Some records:
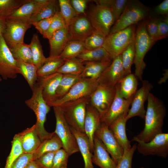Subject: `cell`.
<instances>
[{
	"label": "cell",
	"instance_id": "obj_1",
	"mask_svg": "<svg viewBox=\"0 0 168 168\" xmlns=\"http://www.w3.org/2000/svg\"><path fill=\"white\" fill-rule=\"evenodd\" d=\"M147 100L144 128L135 136L138 140L145 142H149L156 135L163 133L164 119L166 113L163 102L152 93H149Z\"/></svg>",
	"mask_w": 168,
	"mask_h": 168
},
{
	"label": "cell",
	"instance_id": "obj_2",
	"mask_svg": "<svg viewBox=\"0 0 168 168\" xmlns=\"http://www.w3.org/2000/svg\"><path fill=\"white\" fill-rule=\"evenodd\" d=\"M32 91V95L30 99L25 101L26 105L35 113L36 118L35 124L41 142L51 138L54 132L49 133L44 128V124L50 107L44 99L42 88L37 82L35 83Z\"/></svg>",
	"mask_w": 168,
	"mask_h": 168
},
{
	"label": "cell",
	"instance_id": "obj_3",
	"mask_svg": "<svg viewBox=\"0 0 168 168\" xmlns=\"http://www.w3.org/2000/svg\"><path fill=\"white\" fill-rule=\"evenodd\" d=\"M90 96L66 102L58 107L71 128L84 133V125Z\"/></svg>",
	"mask_w": 168,
	"mask_h": 168
},
{
	"label": "cell",
	"instance_id": "obj_4",
	"mask_svg": "<svg viewBox=\"0 0 168 168\" xmlns=\"http://www.w3.org/2000/svg\"><path fill=\"white\" fill-rule=\"evenodd\" d=\"M149 9L138 0H128L124 10L111 28L109 34L116 32L131 26L136 25L147 17Z\"/></svg>",
	"mask_w": 168,
	"mask_h": 168
},
{
	"label": "cell",
	"instance_id": "obj_5",
	"mask_svg": "<svg viewBox=\"0 0 168 168\" xmlns=\"http://www.w3.org/2000/svg\"><path fill=\"white\" fill-rule=\"evenodd\" d=\"M146 22H142L136 28L135 39V53L133 63L135 69L134 74L140 80H142L143 71L146 65L144 61V57L155 43L146 31Z\"/></svg>",
	"mask_w": 168,
	"mask_h": 168
},
{
	"label": "cell",
	"instance_id": "obj_6",
	"mask_svg": "<svg viewBox=\"0 0 168 168\" xmlns=\"http://www.w3.org/2000/svg\"><path fill=\"white\" fill-rule=\"evenodd\" d=\"M136 25L131 26L116 32L109 34L102 46L112 60L121 54L135 39Z\"/></svg>",
	"mask_w": 168,
	"mask_h": 168
},
{
	"label": "cell",
	"instance_id": "obj_7",
	"mask_svg": "<svg viewBox=\"0 0 168 168\" xmlns=\"http://www.w3.org/2000/svg\"><path fill=\"white\" fill-rule=\"evenodd\" d=\"M56 118L54 132L61 140L63 149L69 156L79 152L77 141L71 127L66 121L59 107H53Z\"/></svg>",
	"mask_w": 168,
	"mask_h": 168
},
{
	"label": "cell",
	"instance_id": "obj_8",
	"mask_svg": "<svg viewBox=\"0 0 168 168\" xmlns=\"http://www.w3.org/2000/svg\"><path fill=\"white\" fill-rule=\"evenodd\" d=\"M97 80L81 78L61 98L47 104L50 107L59 106L66 102L89 96L98 86Z\"/></svg>",
	"mask_w": 168,
	"mask_h": 168
},
{
	"label": "cell",
	"instance_id": "obj_9",
	"mask_svg": "<svg viewBox=\"0 0 168 168\" xmlns=\"http://www.w3.org/2000/svg\"><path fill=\"white\" fill-rule=\"evenodd\" d=\"M94 29L107 36L115 22L113 13L110 8L96 5L86 15Z\"/></svg>",
	"mask_w": 168,
	"mask_h": 168
},
{
	"label": "cell",
	"instance_id": "obj_10",
	"mask_svg": "<svg viewBox=\"0 0 168 168\" xmlns=\"http://www.w3.org/2000/svg\"><path fill=\"white\" fill-rule=\"evenodd\" d=\"M132 141L138 142L136 149L144 156L156 155L166 158L168 155V133H162L156 135L149 142L141 141L134 136Z\"/></svg>",
	"mask_w": 168,
	"mask_h": 168
},
{
	"label": "cell",
	"instance_id": "obj_11",
	"mask_svg": "<svg viewBox=\"0 0 168 168\" xmlns=\"http://www.w3.org/2000/svg\"><path fill=\"white\" fill-rule=\"evenodd\" d=\"M19 74L18 62L14 58L2 36L0 34V76L4 80L14 79Z\"/></svg>",
	"mask_w": 168,
	"mask_h": 168
},
{
	"label": "cell",
	"instance_id": "obj_12",
	"mask_svg": "<svg viewBox=\"0 0 168 168\" xmlns=\"http://www.w3.org/2000/svg\"><path fill=\"white\" fill-rule=\"evenodd\" d=\"M116 87L99 85L90 96L89 103L99 112L101 117L108 110L115 97Z\"/></svg>",
	"mask_w": 168,
	"mask_h": 168
},
{
	"label": "cell",
	"instance_id": "obj_13",
	"mask_svg": "<svg viewBox=\"0 0 168 168\" xmlns=\"http://www.w3.org/2000/svg\"><path fill=\"white\" fill-rule=\"evenodd\" d=\"M125 76L121 54L112 59L97 81L99 85L114 88Z\"/></svg>",
	"mask_w": 168,
	"mask_h": 168
},
{
	"label": "cell",
	"instance_id": "obj_14",
	"mask_svg": "<svg viewBox=\"0 0 168 168\" xmlns=\"http://www.w3.org/2000/svg\"><path fill=\"white\" fill-rule=\"evenodd\" d=\"M6 19V27L2 35L8 48L24 42L25 33L32 25L29 22Z\"/></svg>",
	"mask_w": 168,
	"mask_h": 168
},
{
	"label": "cell",
	"instance_id": "obj_15",
	"mask_svg": "<svg viewBox=\"0 0 168 168\" xmlns=\"http://www.w3.org/2000/svg\"><path fill=\"white\" fill-rule=\"evenodd\" d=\"M95 135L101 141L112 158L117 164L122 156L124 150L109 126L105 124L101 123L95 132Z\"/></svg>",
	"mask_w": 168,
	"mask_h": 168
},
{
	"label": "cell",
	"instance_id": "obj_16",
	"mask_svg": "<svg viewBox=\"0 0 168 168\" xmlns=\"http://www.w3.org/2000/svg\"><path fill=\"white\" fill-rule=\"evenodd\" d=\"M142 83L141 87L137 91L134 95L131 107L126 116L127 120L136 116L144 119L146 112L144 103L147 100L150 92L153 86L151 83L146 80H142Z\"/></svg>",
	"mask_w": 168,
	"mask_h": 168
},
{
	"label": "cell",
	"instance_id": "obj_17",
	"mask_svg": "<svg viewBox=\"0 0 168 168\" xmlns=\"http://www.w3.org/2000/svg\"><path fill=\"white\" fill-rule=\"evenodd\" d=\"M70 40L83 42L95 30L86 15H78L67 26Z\"/></svg>",
	"mask_w": 168,
	"mask_h": 168
},
{
	"label": "cell",
	"instance_id": "obj_18",
	"mask_svg": "<svg viewBox=\"0 0 168 168\" xmlns=\"http://www.w3.org/2000/svg\"><path fill=\"white\" fill-rule=\"evenodd\" d=\"M116 94L114 99L107 112L101 116V122L108 126L119 116L128 111L134 96L128 99L124 98L121 95L118 87L115 86Z\"/></svg>",
	"mask_w": 168,
	"mask_h": 168
},
{
	"label": "cell",
	"instance_id": "obj_19",
	"mask_svg": "<svg viewBox=\"0 0 168 168\" xmlns=\"http://www.w3.org/2000/svg\"><path fill=\"white\" fill-rule=\"evenodd\" d=\"M101 115L99 112L88 103L86 106L84 128V133L88 137L92 153L95 133L101 123Z\"/></svg>",
	"mask_w": 168,
	"mask_h": 168
},
{
	"label": "cell",
	"instance_id": "obj_20",
	"mask_svg": "<svg viewBox=\"0 0 168 168\" xmlns=\"http://www.w3.org/2000/svg\"><path fill=\"white\" fill-rule=\"evenodd\" d=\"M50 0H27L7 19L29 22L33 15L41 6L49 3Z\"/></svg>",
	"mask_w": 168,
	"mask_h": 168
},
{
	"label": "cell",
	"instance_id": "obj_21",
	"mask_svg": "<svg viewBox=\"0 0 168 168\" xmlns=\"http://www.w3.org/2000/svg\"><path fill=\"white\" fill-rule=\"evenodd\" d=\"M93 164L100 168H116V164L111 158L101 141L96 136L94 138Z\"/></svg>",
	"mask_w": 168,
	"mask_h": 168
},
{
	"label": "cell",
	"instance_id": "obj_22",
	"mask_svg": "<svg viewBox=\"0 0 168 168\" xmlns=\"http://www.w3.org/2000/svg\"><path fill=\"white\" fill-rule=\"evenodd\" d=\"M63 75L56 72L46 77H38L37 82L42 87L43 96L47 104L56 99V91Z\"/></svg>",
	"mask_w": 168,
	"mask_h": 168
},
{
	"label": "cell",
	"instance_id": "obj_23",
	"mask_svg": "<svg viewBox=\"0 0 168 168\" xmlns=\"http://www.w3.org/2000/svg\"><path fill=\"white\" fill-rule=\"evenodd\" d=\"M128 111L116 118L109 126L110 129L124 150L130 148L131 142L127 138L126 133V116Z\"/></svg>",
	"mask_w": 168,
	"mask_h": 168
},
{
	"label": "cell",
	"instance_id": "obj_24",
	"mask_svg": "<svg viewBox=\"0 0 168 168\" xmlns=\"http://www.w3.org/2000/svg\"><path fill=\"white\" fill-rule=\"evenodd\" d=\"M18 134L24 153H33L41 142L35 124Z\"/></svg>",
	"mask_w": 168,
	"mask_h": 168
},
{
	"label": "cell",
	"instance_id": "obj_25",
	"mask_svg": "<svg viewBox=\"0 0 168 168\" xmlns=\"http://www.w3.org/2000/svg\"><path fill=\"white\" fill-rule=\"evenodd\" d=\"M48 40L50 46L49 56H59L70 40L67 26L55 32Z\"/></svg>",
	"mask_w": 168,
	"mask_h": 168
},
{
	"label": "cell",
	"instance_id": "obj_26",
	"mask_svg": "<svg viewBox=\"0 0 168 168\" xmlns=\"http://www.w3.org/2000/svg\"><path fill=\"white\" fill-rule=\"evenodd\" d=\"M77 142L79 152L83 157L84 168H94L92 161L93 154L91 151L88 137L84 133L71 128Z\"/></svg>",
	"mask_w": 168,
	"mask_h": 168
},
{
	"label": "cell",
	"instance_id": "obj_27",
	"mask_svg": "<svg viewBox=\"0 0 168 168\" xmlns=\"http://www.w3.org/2000/svg\"><path fill=\"white\" fill-rule=\"evenodd\" d=\"M112 61L84 62V69L80 75L82 78L97 80Z\"/></svg>",
	"mask_w": 168,
	"mask_h": 168
},
{
	"label": "cell",
	"instance_id": "obj_28",
	"mask_svg": "<svg viewBox=\"0 0 168 168\" xmlns=\"http://www.w3.org/2000/svg\"><path fill=\"white\" fill-rule=\"evenodd\" d=\"M138 85L137 77L132 73L125 76L117 84L121 95L125 99H128L134 95Z\"/></svg>",
	"mask_w": 168,
	"mask_h": 168
},
{
	"label": "cell",
	"instance_id": "obj_29",
	"mask_svg": "<svg viewBox=\"0 0 168 168\" xmlns=\"http://www.w3.org/2000/svg\"><path fill=\"white\" fill-rule=\"evenodd\" d=\"M62 147L61 140L54 133L51 138L41 142L38 148L33 153V160L37 159L45 153L58 151Z\"/></svg>",
	"mask_w": 168,
	"mask_h": 168
},
{
	"label": "cell",
	"instance_id": "obj_30",
	"mask_svg": "<svg viewBox=\"0 0 168 168\" xmlns=\"http://www.w3.org/2000/svg\"><path fill=\"white\" fill-rule=\"evenodd\" d=\"M65 61V59L59 56L47 58L43 65L37 71L38 77H46L56 72Z\"/></svg>",
	"mask_w": 168,
	"mask_h": 168
},
{
	"label": "cell",
	"instance_id": "obj_31",
	"mask_svg": "<svg viewBox=\"0 0 168 168\" xmlns=\"http://www.w3.org/2000/svg\"><path fill=\"white\" fill-rule=\"evenodd\" d=\"M82 62L111 61L109 53L102 47L98 49H85L77 57Z\"/></svg>",
	"mask_w": 168,
	"mask_h": 168
},
{
	"label": "cell",
	"instance_id": "obj_32",
	"mask_svg": "<svg viewBox=\"0 0 168 168\" xmlns=\"http://www.w3.org/2000/svg\"><path fill=\"white\" fill-rule=\"evenodd\" d=\"M57 1L50 0L48 3L40 7L32 16L29 22H33L54 16L58 11Z\"/></svg>",
	"mask_w": 168,
	"mask_h": 168
},
{
	"label": "cell",
	"instance_id": "obj_33",
	"mask_svg": "<svg viewBox=\"0 0 168 168\" xmlns=\"http://www.w3.org/2000/svg\"><path fill=\"white\" fill-rule=\"evenodd\" d=\"M29 44L31 52L33 63L38 70L43 65L46 58L44 55L42 45L36 34L33 35Z\"/></svg>",
	"mask_w": 168,
	"mask_h": 168
},
{
	"label": "cell",
	"instance_id": "obj_34",
	"mask_svg": "<svg viewBox=\"0 0 168 168\" xmlns=\"http://www.w3.org/2000/svg\"><path fill=\"white\" fill-rule=\"evenodd\" d=\"M18 64L19 74L23 76L32 91L38 79L37 68L33 63L18 62Z\"/></svg>",
	"mask_w": 168,
	"mask_h": 168
},
{
	"label": "cell",
	"instance_id": "obj_35",
	"mask_svg": "<svg viewBox=\"0 0 168 168\" xmlns=\"http://www.w3.org/2000/svg\"><path fill=\"white\" fill-rule=\"evenodd\" d=\"M9 49L16 61L33 63L31 52L29 44L23 42L15 45Z\"/></svg>",
	"mask_w": 168,
	"mask_h": 168
},
{
	"label": "cell",
	"instance_id": "obj_36",
	"mask_svg": "<svg viewBox=\"0 0 168 168\" xmlns=\"http://www.w3.org/2000/svg\"><path fill=\"white\" fill-rule=\"evenodd\" d=\"M84 68L83 62L75 58L65 59V62L57 72L62 74L80 75Z\"/></svg>",
	"mask_w": 168,
	"mask_h": 168
},
{
	"label": "cell",
	"instance_id": "obj_37",
	"mask_svg": "<svg viewBox=\"0 0 168 168\" xmlns=\"http://www.w3.org/2000/svg\"><path fill=\"white\" fill-rule=\"evenodd\" d=\"M81 78L80 75L63 74L56 91L55 99L60 98L65 95Z\"/></svg>",
	"mask_w": 168,
	"mask_h": 168
},
{
	"label": "cell",
	"instance_id": "obj_38",
	"mask_svg": "<svg viewBox=\"0 0 168 168\" xmlns=\"http://www.w3.org/2000/svg\"><path fill=\"white\" fill-rule=\"evenodd\" d=\"M85 49L83 42L70 40L59 56L64 59L77 58Z\"/></svg>",
	"mask_w": 168,
	"mask_h": 168
},
{
	"label": "cell",
	"instance_id": "obj_39",
	"mask_svg": "<svg viewBox=\"0 0 168 168\" xmlns=\"http://www.w3.org/2000/svg\"><path fill=\"white\" fill-rule=\"evenodd\" d=\"M27 0H0V16L7 18Z\"/></svg>",
	"mask_w": 168,
	"mask_h": 168
},
{
	"label": "cell",
	"instance_id": "obj_40",
	"mask_svg": "<svg viewBox=\"0 0 168 168\" xmlns=\"http://www.w3.org/2000/svg\"><path fill=\"white\" fill-rule=\"evenodd\" d=\"M106 37L101 32L95 29L83 41L85 49L91 50L102 47Z\"/></svg>",
	"mask_w": 168,
	"mask_h": 168
},
{
	"label": "cell",
	"instance_id": "obj_41",
	"mask_svg": "<svg viewBox=\"0 0 168 168\" xmlns=\"http://www.w3.org/2000/svg\"><path fill=\"white\" fill-rule=\"evenodd\" d=\"M135 40L121 54L123 66L125 76L130 74L135 57Z\"/></svg>",
	"mask_w": 168,
	"mask_h": 168
},
{
	"label": "cell",
	"instance_id": "obj_42",
	"mask_svg": "<svg viewBox=\"0 0 168 168\" xmlns=\"http://www.w3.org/2000/svg\"><path fill=\"white\" fill-rule=\"evenodd\" d=\"M12 148L7 158L4 168H10L14 161L24 153L18 134H15L12 142Z\"/></svg>",
	"mask_w": 168,
	"mask_h": 168
},
{
	"label": "cell",
	"instance_id": "obj_43",
	"mask_svg": "<svg viewBox=\"0 0 168 168\" xmlns=\"http://www.w3.org/2000/svg\"><path fill=\"white\" fill-rule=\"evenodd\" d=\"M58 2L60 12L67 26L72 19L78 15L72 6L69 0H59Z\"/></svg>",
	"mask_w": 168,
	"mask_h": 168
},
{
	"label": "cell",
	"instance_id": "obj_44",
	"mask_svg": "<svg viewBox=\"0 0 168 168\" xmlns=\"http://www.w3.org/2000/svg\"><path fill=\"white\" fill-rule=\"evenodd\" d=\"M67 26L66 22L60 11L57 12L48 30L43 36L48 40L56 31Z\"/></svg>",
	"mask_w": 168,
	"mask_h": 168
},
{
	"label": "cell",
	"instance_id": "obj_45",
	"mask_svg": "<svg viewBox=\"0 0 168 168\" xmlns=\"http://www.w3.org/2000/svg\"><path fill=\"white\" fill-rule=\"evenodd\" d=\"M137 144L124 150L123 154L116 164V168H132V161L134 153L136 150Z\"/></svg>",
	"mask_w": 168,
	"mask_h": 168
},
{
	"label": "cell",
	"instance_id": "obj_46",
	"mask_svg": "<svg viewBox=\"0 0 168 168\" xmlns=\"http://www.w3.org/2000/svg\"><path fill=\"white\" fill-rule=\"evenodd\" d=\"M69 156L63 149L57 151L54 159L52 168H67Z\"/></svg>",
	"mask_w": 168,
	"mask_h": 168
},
{
	"label": "cell",
	"instance_id": "obj_47",
	"mask_svg": "<svg viewBox=\"0 0 168 168\" xmlns=\"http://www.w3.org/2000/svg\"><path fill=\"white\" fill-rule=\"evenodd\" d=\"M159 18H153L146 21V31L151 39L156 42L159 40L158 35V23Z\"/></svg>",
	"mask_w": 168,
	"mask_h": 168
},
{
	"label": "cell",
	"instance_id": "obj_48",
	"mask_svg": "<svg viewBox=\"0 0 168 168\" xmlns=\"http://www.w3.org/2000/svg\"><path fill=\"white\" fill-rule=\"evenodd\" d=\"M33 154L23 153L14 161L10 168H27L33 161Z\"/></svg>",
	"mask_w": 168,
	"mask_h": 168
},
{
	"label": "cell",
	"instance_id": "obj_49",
	"mask_svg": "<svg viewBox=\"0 0 168 168\" xmlns=\"http://www.w3.org/2000/svg\"><path fill=\"white\" fill-rule=\"evenodd\" d=\"M57 151L45 153L34 161L40 168H52L54 159Z\"/></svg>",
	"mask_w": 168,
	"mask_h": 168
},
{
	"label": "cell",
	"instance_id": "obj_50",
	"mask_svg": "<svg viewBox=\"0 0 168 168\" xmlns=\"http://www.w3.org/2000/svg\"><path fill=\"white\" fill-rule=\"evenodd\" d=\"M128 0H111L110 8L112 10L115 19H119L125 7Z\"/></svg>",
	"mask_w": 168,
	"mask_h": 168
},
{
	"label": "cell",
	"instance_id": "obj_51",
	"mask_svg": "<svg viewBox=\"0 0 168 168\" xmlns=\"http://www.w3.org/2000/svg\"><path fill=\"white\" fill-rule=\"evenodd\" d=\"M54 16L33 22L32 25L34 26L40 34L43 35L49 28L54 18Z\"/></svg>",
	"mask_w": 168,
	"mask_h": 168
},
{
	"label": "cell",
	"instance_id": "obj_52",
	"mask_svg": "<svg viewBox=\"0 0 168 168\" xmlns=\"http://www.w3.org/2000/svg\"><path fill=\"white\" fill-rule=\"evenodd\" d=\"M89 1L87 0H69L70 4L78 15H86L85 11Z\"/></svg>",
	"mask_w": 168,
	"mask_h": 168
},
{
	"label": "cell",
	"instance_id": "obj_53",
	"mask_svg": "<svg viewBox=\"0 0 168 168\" xmlns=\"http://www.w3.org/2000/svg\"><path fill=\"white\" fill-rule=\"evenodd\" d=\"M158 35L159 40L165 39L168 35V23L159 19L158 23Z\"/></svg>",
	"mask_w": 168,
	"mask_h": 168
},
{
	"label": "cell",
	"instance_id": "obj_54",
	"mask_svg": "<svg viewBox=\"0 0 168 168\" xmlns=\"http://www.w3.org/2000/svg\"><path fill=\"white\" fill-rule=\"evenodd\" d=\"M154 13L157 16L165 15L168 16V0H164L157 5L154 9Z\"/></svg>",
	"mask_w": 168,
	"mask_h": 168
},
{
	"label": "cell",
	"instance_id": "obj_55",
	"mask_svg": "<svg viewBox=\"0 0 168 168\" xmlns=\"http://www.w3.org/2000/svg\"><path fill=\"white\" fill-rule=\"evenodd\" d=\"M96 5H100L110 8L111 0H94Z\"/></svg>",
	"mask_w": 168,
	"mask_h": 168
},
{
	"label": "cell",
	"instance_id": "obj_56",
	"mask_svg": "<svg viewBox=\"0 0 168 168\" xmlns=\"http://www.w3.org/2000/svg\"><path fill=\"white\" fill-rule=\"evenodd\" d=\"M6 18L0 16V33L2 34L6 25Z\"/></svg>",
	"mask_w": 168,
	"mask_h": 168
},
{
	"label": "cell",
	"instance_id": "obj_57",
	"mask_svg": "<svg viewBox=\"0 0 168 168\" xmlns=\"http://www.w3.org/2000/svg\"><path fill=\"white\" fill-rule=\"evenodd\" d=\"M165 72L164 73L163 77L161 78L159 81V84H161L162 83L165 82L167 79L168 78V69L165 70Z\"/></svg>",
	"mask_w": 168,
	"mask_h": 168
},
{
	"label": "cell",
	"instance_id": "obj_58",
	"mask_svg": "<svg viewBox=\"0 0 168 168\" xmlns=\"http://www.w3.org/2000/svg\"><path fill=\"white\" fill-rule=\"evenodd\" d=\"M27 168H40L36 162L32 161L29 164Z\"/></svg>",
	"mask_w": 168,
	"mask_h": 168
},
{
	"label": "cell",
	"instance_id": "obj_59",
	"mask_svg": "<svg viewBox=\"0 0 168 168\" xmlns=\"http://www.w3.org/2000/svg\"><path fill=\"white\" fill-rule=\"evenodd\" d=\"M2 80V79L1 78V77H0V82Z\"/></svg>",
	"mask_w": 168,
	"mask_h": 168
},
{
	"label": "cell",
	"instance_id": "obj_60",
	"mask_svg": "<svg viewBox=\"0 0 168 168\" xmlns=\"http://www.w3.org/2000/svg\"><path fill=\"white\" fill-rule=\"evenodd\" d=\"M140 168H145L143 167H141Z\"/></svg>",
	"mask_w": 168,
	"mask_h": 168
},
{
	"label": "cell",
	"instance_id": "obj_61",
	"mask_svg": "<svg viewBox=\"0 0 168 168\" xmlns=\"http://www.w3.org/2000/svg\"><path fill=\"white\" fill-rule=\"evenodd\" d=\"M0 34H1V33H0Z\"/></svg>",
	"mask_w": 168,
	"mask_h": 168
}]
</instances>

WORK TO BE COMPLETED
Could you duplicate, unchanged, the lines from the very first one through the line holding "100L144 128L135 136L138", with both of those included and the pictures left out?

EXERCISE RESULT
Subject: `cell`.
<instances>
[{
	"label": "cell",
	"instance_id": "obj_1",
	"mask_svg": "<svg viewBox=\"0 0 168 168\" xmlns=\"http://www.w3.org/2000/svg\"><path fill=\"white\" fill-rule=\"evenodd\" d=\"M147 100L144 128L135 136L138 140L145 142H149L156 135L163 133L164 119L166 113L163 102L152 93H149Z\"/></svg>",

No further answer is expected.